Jadę z Poznania do Lublina. Auto niedomaga więc jadę pociągiem. Tak fajnie, ekologicznie, wygodnie. Popracować można w trakcie.

Taki #!$%@?.

Nie ma 1 klasy więc biorę 2. W 2 przedział 8 osób, w środku jest już 7. Jedno spojrzenie na buty i już #!$%@? wiem... Same #!$%@? glany poklejone taśmą. Woodstockowicze. #!$%@? niemiłosiernie, jeden chyba jeszcze #!$%@?. Mówię sobie #!$%@? tam, słuchawki założę, kompa wezmę i coś porobię. Rozkładam podłokietniki, żeby odgrodzić się od bydła. Szukam gniazdka - oczywiście #!$%@? nie ma. No to popracowanie.
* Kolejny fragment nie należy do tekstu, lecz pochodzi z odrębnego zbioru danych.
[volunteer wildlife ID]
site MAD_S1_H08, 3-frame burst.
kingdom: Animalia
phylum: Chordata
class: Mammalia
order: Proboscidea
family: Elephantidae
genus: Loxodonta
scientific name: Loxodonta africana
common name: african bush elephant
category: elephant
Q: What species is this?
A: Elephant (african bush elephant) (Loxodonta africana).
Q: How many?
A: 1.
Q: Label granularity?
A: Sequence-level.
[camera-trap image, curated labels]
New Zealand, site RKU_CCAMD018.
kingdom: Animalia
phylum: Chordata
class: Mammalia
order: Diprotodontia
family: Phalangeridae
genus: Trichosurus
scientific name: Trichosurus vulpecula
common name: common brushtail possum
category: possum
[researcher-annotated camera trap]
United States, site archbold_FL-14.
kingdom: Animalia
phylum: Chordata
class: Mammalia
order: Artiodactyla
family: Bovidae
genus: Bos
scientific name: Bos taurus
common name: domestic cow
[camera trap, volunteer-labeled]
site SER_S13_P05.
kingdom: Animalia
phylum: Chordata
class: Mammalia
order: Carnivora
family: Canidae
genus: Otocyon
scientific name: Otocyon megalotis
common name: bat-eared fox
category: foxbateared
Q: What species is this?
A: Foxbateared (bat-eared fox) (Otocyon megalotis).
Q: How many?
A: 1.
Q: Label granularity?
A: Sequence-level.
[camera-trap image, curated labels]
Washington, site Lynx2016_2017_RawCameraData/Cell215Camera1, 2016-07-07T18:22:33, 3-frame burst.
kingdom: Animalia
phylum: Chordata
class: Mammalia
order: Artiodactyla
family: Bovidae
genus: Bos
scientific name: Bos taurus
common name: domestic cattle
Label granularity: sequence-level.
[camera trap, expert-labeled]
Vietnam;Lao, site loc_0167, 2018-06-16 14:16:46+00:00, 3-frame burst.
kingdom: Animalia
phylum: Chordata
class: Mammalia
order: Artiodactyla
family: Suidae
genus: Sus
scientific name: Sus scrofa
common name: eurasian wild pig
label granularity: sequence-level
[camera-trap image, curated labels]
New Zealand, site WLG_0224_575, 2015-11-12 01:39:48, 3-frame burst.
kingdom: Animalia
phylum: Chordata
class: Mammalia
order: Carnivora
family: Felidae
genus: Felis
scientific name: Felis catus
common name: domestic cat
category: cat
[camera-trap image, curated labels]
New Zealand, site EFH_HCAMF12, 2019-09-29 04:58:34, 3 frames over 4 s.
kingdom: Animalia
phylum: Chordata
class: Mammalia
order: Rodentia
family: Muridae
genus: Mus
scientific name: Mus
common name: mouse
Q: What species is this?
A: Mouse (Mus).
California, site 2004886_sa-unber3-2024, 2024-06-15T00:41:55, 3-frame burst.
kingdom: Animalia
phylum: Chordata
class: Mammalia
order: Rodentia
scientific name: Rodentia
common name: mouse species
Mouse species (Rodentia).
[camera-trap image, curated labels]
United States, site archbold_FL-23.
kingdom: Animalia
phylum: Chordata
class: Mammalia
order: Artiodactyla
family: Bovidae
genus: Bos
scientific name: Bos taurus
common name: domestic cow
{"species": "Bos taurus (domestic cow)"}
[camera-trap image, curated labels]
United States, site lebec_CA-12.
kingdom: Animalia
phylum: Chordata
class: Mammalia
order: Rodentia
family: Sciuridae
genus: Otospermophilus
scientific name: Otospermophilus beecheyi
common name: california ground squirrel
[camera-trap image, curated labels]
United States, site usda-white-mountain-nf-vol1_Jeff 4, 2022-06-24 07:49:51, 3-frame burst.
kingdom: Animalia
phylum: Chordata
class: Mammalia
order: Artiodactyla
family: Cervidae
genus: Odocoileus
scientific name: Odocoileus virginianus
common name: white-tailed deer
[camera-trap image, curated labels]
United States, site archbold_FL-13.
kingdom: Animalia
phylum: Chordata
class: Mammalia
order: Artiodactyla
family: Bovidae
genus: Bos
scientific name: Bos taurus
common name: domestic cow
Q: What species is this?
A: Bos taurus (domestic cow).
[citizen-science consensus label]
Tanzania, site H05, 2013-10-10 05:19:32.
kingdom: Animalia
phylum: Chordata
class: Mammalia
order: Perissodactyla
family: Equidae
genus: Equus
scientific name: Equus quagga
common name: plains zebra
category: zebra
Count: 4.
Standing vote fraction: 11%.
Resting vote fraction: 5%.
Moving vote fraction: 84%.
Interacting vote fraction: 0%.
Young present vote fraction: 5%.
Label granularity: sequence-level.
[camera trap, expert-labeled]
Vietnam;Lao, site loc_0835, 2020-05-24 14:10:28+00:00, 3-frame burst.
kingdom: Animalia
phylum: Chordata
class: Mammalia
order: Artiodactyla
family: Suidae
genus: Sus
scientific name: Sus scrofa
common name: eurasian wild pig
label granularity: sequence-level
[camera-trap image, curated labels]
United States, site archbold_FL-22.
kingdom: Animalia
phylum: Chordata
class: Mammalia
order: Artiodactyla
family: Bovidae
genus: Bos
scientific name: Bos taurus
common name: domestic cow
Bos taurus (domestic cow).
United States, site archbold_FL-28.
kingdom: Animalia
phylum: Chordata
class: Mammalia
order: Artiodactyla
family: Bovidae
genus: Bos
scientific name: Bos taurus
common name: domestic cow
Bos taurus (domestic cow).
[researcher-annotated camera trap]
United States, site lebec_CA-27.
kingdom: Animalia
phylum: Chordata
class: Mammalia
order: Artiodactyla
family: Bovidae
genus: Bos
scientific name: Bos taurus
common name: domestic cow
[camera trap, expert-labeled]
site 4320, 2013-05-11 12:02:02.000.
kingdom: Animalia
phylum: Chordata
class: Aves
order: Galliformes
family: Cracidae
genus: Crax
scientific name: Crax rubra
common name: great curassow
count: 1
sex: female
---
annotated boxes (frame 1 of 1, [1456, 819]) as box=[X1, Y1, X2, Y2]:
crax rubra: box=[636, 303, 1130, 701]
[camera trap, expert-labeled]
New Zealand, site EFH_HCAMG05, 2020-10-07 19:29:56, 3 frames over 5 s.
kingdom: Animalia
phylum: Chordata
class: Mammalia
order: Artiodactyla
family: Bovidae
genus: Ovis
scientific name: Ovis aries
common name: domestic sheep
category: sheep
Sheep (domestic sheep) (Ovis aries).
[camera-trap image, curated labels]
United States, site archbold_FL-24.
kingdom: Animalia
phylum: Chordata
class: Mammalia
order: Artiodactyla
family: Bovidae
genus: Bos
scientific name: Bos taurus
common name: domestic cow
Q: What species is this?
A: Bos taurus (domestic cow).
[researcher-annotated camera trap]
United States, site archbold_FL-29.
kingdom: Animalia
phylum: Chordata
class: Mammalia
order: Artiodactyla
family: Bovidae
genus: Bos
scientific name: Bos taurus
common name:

W Warszawie wysiedli, rozprostowałem nogi, odetchnąłem. Myślę sobie, że teraz z górki.

Chyba #!$%@? nie.
Znów 8 osób w przedziale. No nic, mają prawo. Ale obok mnie największy grubas. Dzielnie walczył o przestrzeń życiowa ale się nie dałem, nie będę siedział na połowie miejsca, bo gość musi mieć podniesione do góry ręce (jak dwie owłosione szynki), żeby przytknąć do twarzy telefon.

A autem? Proszę bardzo, autostrada, muzyczka, relaks. 2h krócej. Te brednie o #pkp #zbiorkom możecie wciskać studentom i menelom, co mają czas, a brakuje im hajsu i szacunku do siebie. Tylko własne auto.